24 Days of R: Day 1

Last year, the good people at is.R() spent December publishing an R advent calendar. This meant that for 24 days, every day, there was an interesting post featuring analysis and some excellent visualizations in R. I think it's an interesting (if very challenging) exercise and I'm going to try to do it myself this year. is.R() has been fairly quiet throughout 2013. I hope that doesn't mean that their effort in December 2012 ruined them.

First, I'll be talking about how this task will be a bit easier thanks to RStudio and knitr. Yihui Xie has some fantastic examples of all the cool stuff you can do with knitr. I'm particularly intrigued by how it can be used to blog. I'll admit that I'm not the biggest fan of the WordPress editor. Moreover, it's counter to the notion of reproducible research. If I'm writing code anyway, why not just upload it directly from RStudio.

Well, you can! William Morris and Carl Boettiger have already figured this out. I had made one half-hearted attempt a few weeks ago, but got hung up on loading images. I've taken a second look at Carl's post and have adopted something very similar to what he has done. FWIW, you can read about image uploading from the master himself here.

First, we'll set options so that the upload function will call a special wrapper to a call to the function RWordPress::uploadFile(). Here, we'll set the options.

opts_knit$set(upload.fun = WrapWordpressUpload, base.url = NULL)
opts_chunk$set(fig.width = 5, fig.height = 5, cache = FALSE)

I set the wrapper function in the calling environment and then knit the R markdown file.

WrapWordpressUpload = function(file) {


    result = RWordPress::uploadFile(file)


options(WordPressLogin = c(PirateGrunt = "myPassword"), WordPressURL = "http://PirateGrunt.wordpress.com/xmlrpc.php")

knit2wp("Advent1.Rmd", title = "24 Days of R: Day 1", publish = FALSE, shortcode = TRUE, 
    categories = c("R"))

With that out of the way, we can do some work and have it render neatly in WordPress.
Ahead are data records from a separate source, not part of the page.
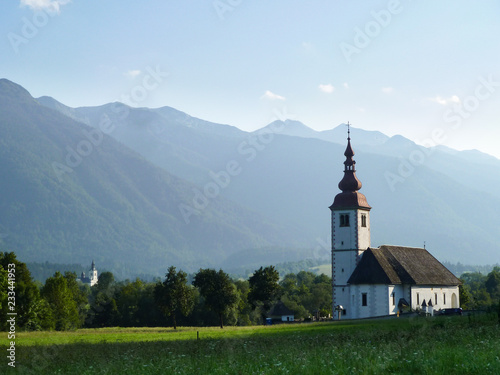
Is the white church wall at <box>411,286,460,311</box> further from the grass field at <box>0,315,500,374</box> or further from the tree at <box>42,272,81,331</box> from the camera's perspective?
the grass field at <box>0,315,500,374</box>

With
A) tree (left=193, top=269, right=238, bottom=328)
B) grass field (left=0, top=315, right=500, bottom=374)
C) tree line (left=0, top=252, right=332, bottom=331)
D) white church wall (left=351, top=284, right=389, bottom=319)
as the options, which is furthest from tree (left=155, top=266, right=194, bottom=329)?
grass field (left=0, top=315, right=500, bottom=374)

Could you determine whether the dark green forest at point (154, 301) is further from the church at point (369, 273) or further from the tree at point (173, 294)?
the church at point (369, 273)

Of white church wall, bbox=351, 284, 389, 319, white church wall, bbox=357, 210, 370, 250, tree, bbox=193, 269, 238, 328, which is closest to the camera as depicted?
white church wall, bbox=351, 284, 389, 319

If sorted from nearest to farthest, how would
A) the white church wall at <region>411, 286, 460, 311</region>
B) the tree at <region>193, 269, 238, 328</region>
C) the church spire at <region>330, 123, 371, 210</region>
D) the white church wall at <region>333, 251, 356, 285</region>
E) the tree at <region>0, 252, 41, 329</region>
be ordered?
the tree at <region>0, 252, 41, 329</region> < the white church wall at <region>411, 286, 460, 311</region> < the tree at <region>193, 269, 238, 328</region> < the white church wall at <region>333, 251, 356, 285</region> < the church spire at <region>330, 123, 371, 210</region>

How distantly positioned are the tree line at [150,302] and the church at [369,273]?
10082mm

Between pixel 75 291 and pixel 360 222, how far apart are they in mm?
59938

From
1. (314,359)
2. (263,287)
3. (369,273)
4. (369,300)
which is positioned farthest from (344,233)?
(314,359)

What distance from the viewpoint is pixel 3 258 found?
73875 millimetres

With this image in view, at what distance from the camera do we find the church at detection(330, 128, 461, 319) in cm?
7981

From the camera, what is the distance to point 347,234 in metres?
85.4

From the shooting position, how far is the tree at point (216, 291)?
83.8m

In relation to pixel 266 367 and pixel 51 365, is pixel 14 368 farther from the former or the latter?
pixel 266 367

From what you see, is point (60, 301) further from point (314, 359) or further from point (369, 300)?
point (314, 359)

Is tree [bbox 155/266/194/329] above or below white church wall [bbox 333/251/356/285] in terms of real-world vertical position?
below
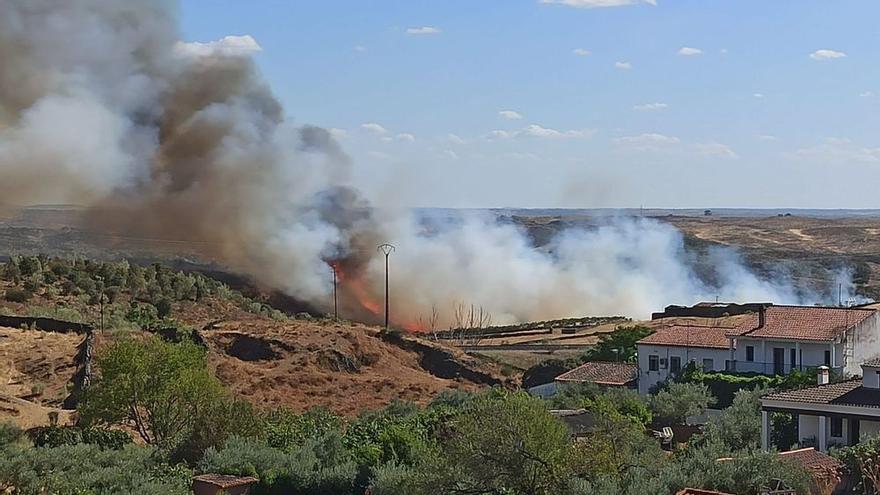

So what do I want to do? Among the things that I'd like to explore is Bayesian analysis. As with most things, I'm a rank novice in this area, but have been playing around a bit. We'll start with my favorite, very easy example: determining whether or not you're dealing with a fair coin. First, we perform a random set of fifty coin tosses with a biased coin.

tosses = 50
p = 0.65
heads = sum(rbinom(tosses, 1, p))

p.hat = heads/tosses

Let's say that we had no prior view as to the fairness of the coin; that is to say, we have a uniform prior. A brute force way to gauge where that prior stands relative to the data, would be to calculate the probability of generating that many heads using a coin with any probability from 0 to 1. Here's how that would work:

test.p = seq(0, 1, length.out = 102)
test.p = test.p[-c(1, 102)]
like = dbinom(heads, tosses, test.p)
best.p = test.p[which(like == max(like))]
plot(test.p, like, ylab = "Likelihood(p)", pch = 19)
abline(v = 0.5, lty = "dotted")
abline(v = p, lty = "solid")
abline(v = best.p, lty = "dashed")

plot of chunk PosteriorLikelihood

We've also drawn vertial lines for a fair coin, the actual probability and the most likely case given the data. It's clear that we're not dealing with a fair coin. Although instructive, we needn't have done that numerically. I've got a copy of the new Bayesian Data Analysis text by Gelman et al where on page 30, we get a formula for the posterior density.

posterior.p = test.p^heads * (1 - test.p)^(tosses - heads)
plot(test.p, posterior.p, pch = 19, ylab = "p(theta | y)")

plot of chunk GelmanPosterior

Results are identical, which we would expect. But that's not as interesting as an informed prior. Let's assume that we had reason to believe that the coin was fair, but could allow for some variability. We'll use Jim Albert's beta.select() function to capture the parameters of a beta distribution where one believes that p is centered around 0.5. Those parameters will be applied to the formula near the top of page 35 in Gelman.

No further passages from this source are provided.